CAPE TOWN, SOUTH AFRICA - MAY 14: Peter Grant during the DHL Stormers training session and press conference at DHL Newlands on May 14, 2014 in Cape Town, South Africa. (Photo by Petri Oeschger/Gallo Images)

Picking someone on sentiment is a highly questionable action at the best of times, even more so in professional sport. So for me, Allister Coetzee’s decision to start Peter Grant, because it’s his 100th Super Rugby game, ahead of Kurt Coleman on Saturday against the Force is the wrong call.

And it’s the wrong call in so many ways. The argument put forward by Coetzee yesterday (and which has probably been conveyed to Coleman, who as the coach said “understands the sentiment”) was that Grant has served the Stormers and WP rugby well over the years and that it was done out of “pure respect” for the 29-year-old, so that he can run out in front and start the game instead of coming on as a substitute.

Well, if that is the way rugby teams are picked these days, then bring back Naas Botha.

Grant is an extremely friendly person, almost to a fault. He is engaging and always ready for a chat, and just possesses common decency – a trait that many South African sports stars would do well to emulate.

But that doesn’t mean that he should be picked ahead of someone else if he is not the better player. And at the moment, Kurt Coleman is the better flyhalf between the two. Grant has been one of the mainstays of the Stormers side during the Allister Coetzee era, winning many games with accurate goal-kicking, ruthless defence and sound distribution and tactical awareness.

In 2014, though, Grant has been far from the man who used to nail touchline conversions and then coolly jog slowly back to his mark. He cited a lack of gametime in Japan and injuries as the reason for his struggles with form, and he was given an opportunity to re-establish himself in the side.

But it just didn’t happen for him, and while it took Coetzee until his team were out of the playoffs, the coach did eventually hand Coleman the No 10 jersey against the Highlanders.

And the promise the 24-year-old has shown has brought new energy to the Stormers’ attack, which is even more important now that they are embarking on a more positive gameplan where they want to keep ball-in-hand more often.

Yes, they are out of the competition and are bottom of the log, but Coleman would be able to build his confidence as the first-choice flyhalf by continuing to start games for the rest of the season, and he could take that into the Currie Cup as well later in the year.

And the Stormers wouldn’t want to lose any more games, especially at Newlands. Less than 20 000 people attended the last home match against the Highlanders, and it will be interesting to see how many spectators pitch up to watch the Force against a depleted Stormers side on Saturday.

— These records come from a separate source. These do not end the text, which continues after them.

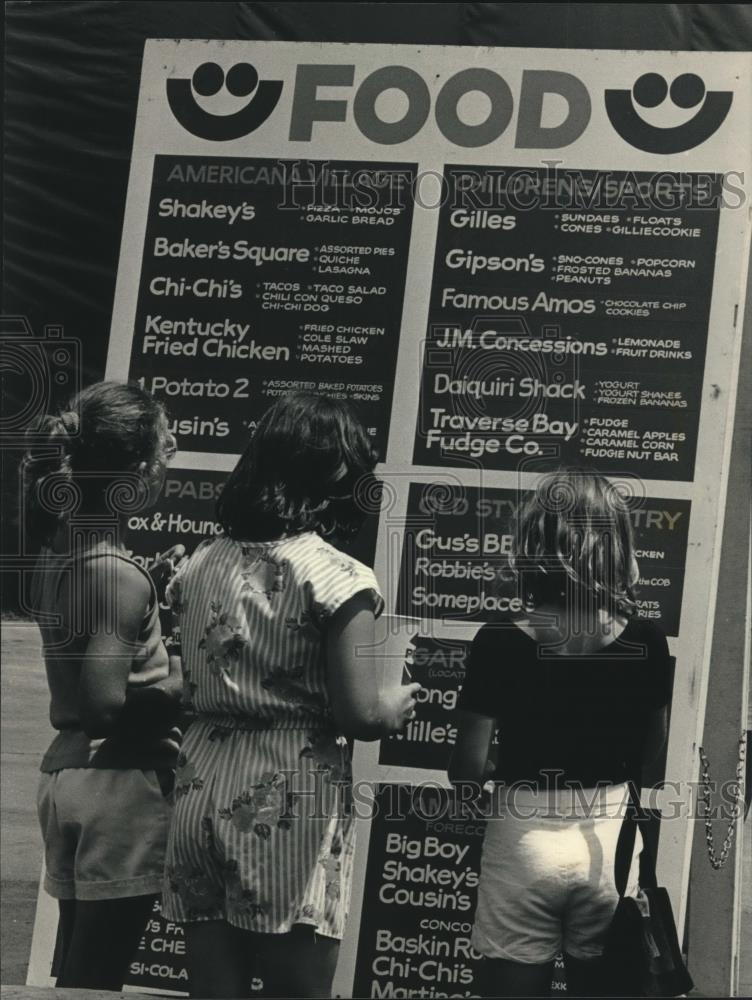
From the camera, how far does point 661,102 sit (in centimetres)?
323

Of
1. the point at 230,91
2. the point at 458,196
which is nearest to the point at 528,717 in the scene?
the point at 458,196

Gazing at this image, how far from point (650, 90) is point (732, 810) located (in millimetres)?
1803

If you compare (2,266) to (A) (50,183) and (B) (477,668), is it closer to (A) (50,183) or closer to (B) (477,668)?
(A) (50,183)

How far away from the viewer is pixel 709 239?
3.22 meters

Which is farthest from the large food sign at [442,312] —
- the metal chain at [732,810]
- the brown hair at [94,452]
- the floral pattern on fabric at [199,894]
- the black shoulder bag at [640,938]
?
the floral pattern on fabric at [199,894]

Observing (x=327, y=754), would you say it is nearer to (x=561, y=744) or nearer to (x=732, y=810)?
(x=561, y=744)

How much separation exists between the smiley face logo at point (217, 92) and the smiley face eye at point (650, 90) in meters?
0.92

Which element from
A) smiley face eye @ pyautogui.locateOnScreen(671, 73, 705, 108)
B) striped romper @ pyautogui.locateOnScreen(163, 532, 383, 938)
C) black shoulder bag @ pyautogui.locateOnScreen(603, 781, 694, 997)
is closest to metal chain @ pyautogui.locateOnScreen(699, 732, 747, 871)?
black shoulder bag @ pyautogui.locateOnScreen(603, 781, 694, 997)

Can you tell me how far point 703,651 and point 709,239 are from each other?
1.00 metres

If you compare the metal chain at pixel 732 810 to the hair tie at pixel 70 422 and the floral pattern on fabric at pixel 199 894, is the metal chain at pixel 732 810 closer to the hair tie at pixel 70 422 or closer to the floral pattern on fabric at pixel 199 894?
the floral pattern on fabric at pixel 199 894

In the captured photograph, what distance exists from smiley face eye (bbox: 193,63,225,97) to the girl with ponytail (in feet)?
3.91

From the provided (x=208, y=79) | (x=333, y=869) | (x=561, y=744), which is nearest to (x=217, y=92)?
(x=208, y=79)

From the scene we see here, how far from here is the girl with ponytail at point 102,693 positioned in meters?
2.45

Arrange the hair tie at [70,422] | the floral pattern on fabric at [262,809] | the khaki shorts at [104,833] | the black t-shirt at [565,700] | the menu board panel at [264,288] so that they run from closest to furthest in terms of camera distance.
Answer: the floral pattern on fabric at [262,809] → the black t-shirt at [565,700] → the khaki shorts at [104,833] → the hair tie at [70,422] → the menu board panel at [264,288]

That affects the financial bottom-line, as it then limits the ability of director of rugby Gert Smal and chief executive Rob Wagner to sign much-needed top-class talent from outside.

That is what professional rugby is about in the modern era, and we all know that the Stormers need reinforcements in certain positions.

Surely Grant cannot feel good about being a sentimental pick? He is one of the real nice guys at the Stormers. But Coleman should be starting, not on the bench.